2D scatter plots with overlaid decision boundaries work well when you're looking at two features at a time
Contour plots show predicted class probabilities across feature space
Partial dependence plots illustrate how changing one feature affects the model's prediction while averaging over all other features
These visualizations are especially useful for understanding how the model partitions feature space in image classification tasks

Advanced concepts

Extremely randomized trees

Extremely randomized trees (Extra-Trees) push the randomness further than standard random forests.

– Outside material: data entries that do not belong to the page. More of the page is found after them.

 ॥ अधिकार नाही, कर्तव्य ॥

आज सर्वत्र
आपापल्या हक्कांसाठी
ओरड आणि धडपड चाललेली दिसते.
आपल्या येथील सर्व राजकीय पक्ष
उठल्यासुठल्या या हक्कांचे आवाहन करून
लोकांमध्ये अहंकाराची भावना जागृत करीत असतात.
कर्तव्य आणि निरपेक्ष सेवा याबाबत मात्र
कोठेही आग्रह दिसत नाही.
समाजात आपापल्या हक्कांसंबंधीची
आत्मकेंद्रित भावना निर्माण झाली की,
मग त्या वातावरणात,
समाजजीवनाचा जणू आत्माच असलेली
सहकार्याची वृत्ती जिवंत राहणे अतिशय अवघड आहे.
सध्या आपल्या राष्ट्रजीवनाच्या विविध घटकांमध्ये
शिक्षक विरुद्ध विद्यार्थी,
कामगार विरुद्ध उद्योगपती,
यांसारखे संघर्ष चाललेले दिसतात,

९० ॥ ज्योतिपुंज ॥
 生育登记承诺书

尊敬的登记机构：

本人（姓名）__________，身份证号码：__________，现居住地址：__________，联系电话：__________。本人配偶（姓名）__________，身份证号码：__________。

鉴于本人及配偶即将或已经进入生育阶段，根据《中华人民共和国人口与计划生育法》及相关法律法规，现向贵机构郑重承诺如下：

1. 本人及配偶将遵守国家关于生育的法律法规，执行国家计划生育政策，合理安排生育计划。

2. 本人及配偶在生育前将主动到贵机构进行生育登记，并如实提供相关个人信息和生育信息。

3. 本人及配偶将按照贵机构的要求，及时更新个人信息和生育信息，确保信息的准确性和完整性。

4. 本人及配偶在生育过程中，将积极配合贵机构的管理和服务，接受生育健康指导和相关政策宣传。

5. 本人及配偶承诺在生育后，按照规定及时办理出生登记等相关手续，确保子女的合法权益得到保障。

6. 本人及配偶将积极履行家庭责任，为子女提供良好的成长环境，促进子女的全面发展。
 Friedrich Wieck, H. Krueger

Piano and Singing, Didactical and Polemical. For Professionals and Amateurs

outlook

Instead of searching for the optimal split threshold for each candidate feature, they pick split thresholds at random. This has two effects:

Training is faster because there's no search for the best threshold
Variance is reduced even further compared to standard random forests
The trade-off is slightly higher bias, but in practice Extra-Trees often generalize well on computer vision tasks

Gradient boosting machines

Unlike random forests (which use bagging), gradient boosting builds trees sequentially:

Train an initial tree on the data
Compute the residual errors (the gap between predictions and true values)
Train the next tree to predict those residuals
Add the new tree's predictions to the running total
Repeat until you reach the desired number of trees

Each tree corrects the mistakes of the ensemble so far. This typically produces stronger predictive models than random forests, but requires more careful tuning to avoid overfitting. Popular implementations include XGBoost, LightGBM, and CatBoost.

Random forest vs deep learning

Aspect	Random Forests	Deep Learning
Dataset size	Work well on small to medium datasets	Need large datasets to shine
Feature engineering	Require hand-crafted features	Learn features automatically from raw pixels
Interpretability	Feature importance is straightforward	Often treated as a black box
Overfitting on small data	More resistant	More prone
Large-scale image recognition	Competitive but limited	State of the art

Hybrid approaches exist that use deep learning to extract features and then feed those features into a random forest for the final classification, combining the representation power of neural networks with the robustness of ensemble methods.